Report back each line of the data that contains the word "link".

★ ★ ★ ★

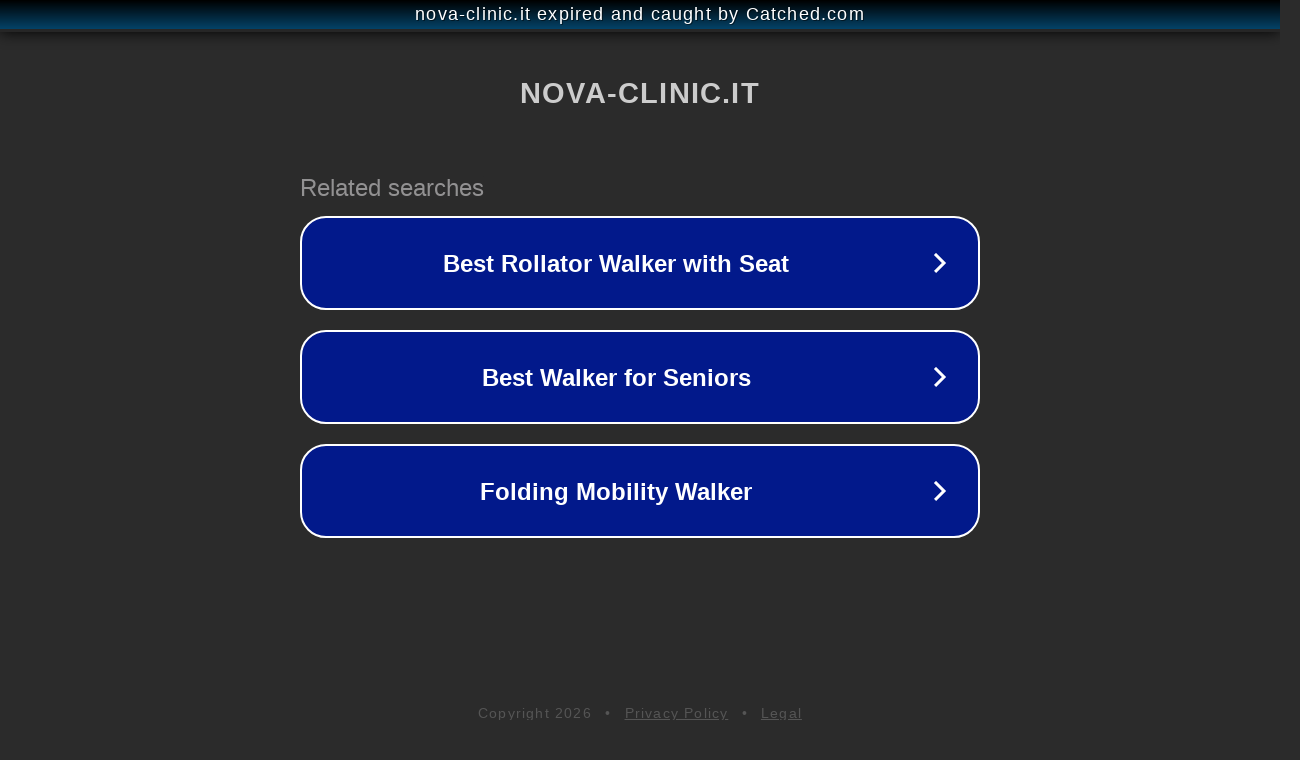

--- FILE ---
content_type: text/html; charset=utf-8
request_url: https://nova-clinic.it/diagnostica-per-malattie-cromosomiche/
body_size: 1098
content:
<!doctype html>
<html data-adblockkey="MFwwDQYJKoZIhvcNAQEBBQADSwAwSAJBANDrp2lz7AOmADaN8tA50LsWcjLFyQFcb/P2Txc58oYOeILb3vBw7J6f4pamkAQVSQuqYsKx3YzdUHCvbVZvFUsCAwEAAQ==_w/N9mZY+1xPYQ1W+iyLo+Jun7Iim/T1bnT3cM1kCjh88XrqSF7FRxrGsIXNLsLj9dlzqerylMl1Rcc/7mTOg6A==" lang="en" style="background: #2B2B2B;">
<head>
    <meta charset="utf-8">
    <meta name="viewport" content="width=device-width, initial-scale=1">
    <link rel="icon" href="[data-uri]">
    <link rel="preconnect" href="https://www.google.com" crossorigin>
</head>
<body>
<div id="target" style="opacity: 0"></div>
<script>window.park = "[base64]";</script>
<script src="/bZKAVkZOm.js"></script>
</body>
</html>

★ ★ ★ ★

◆ Answer section
    <link rel="icon" href="[data-uri]">
    <link rel="preconnect" href="https://www.google.com" crossorigin>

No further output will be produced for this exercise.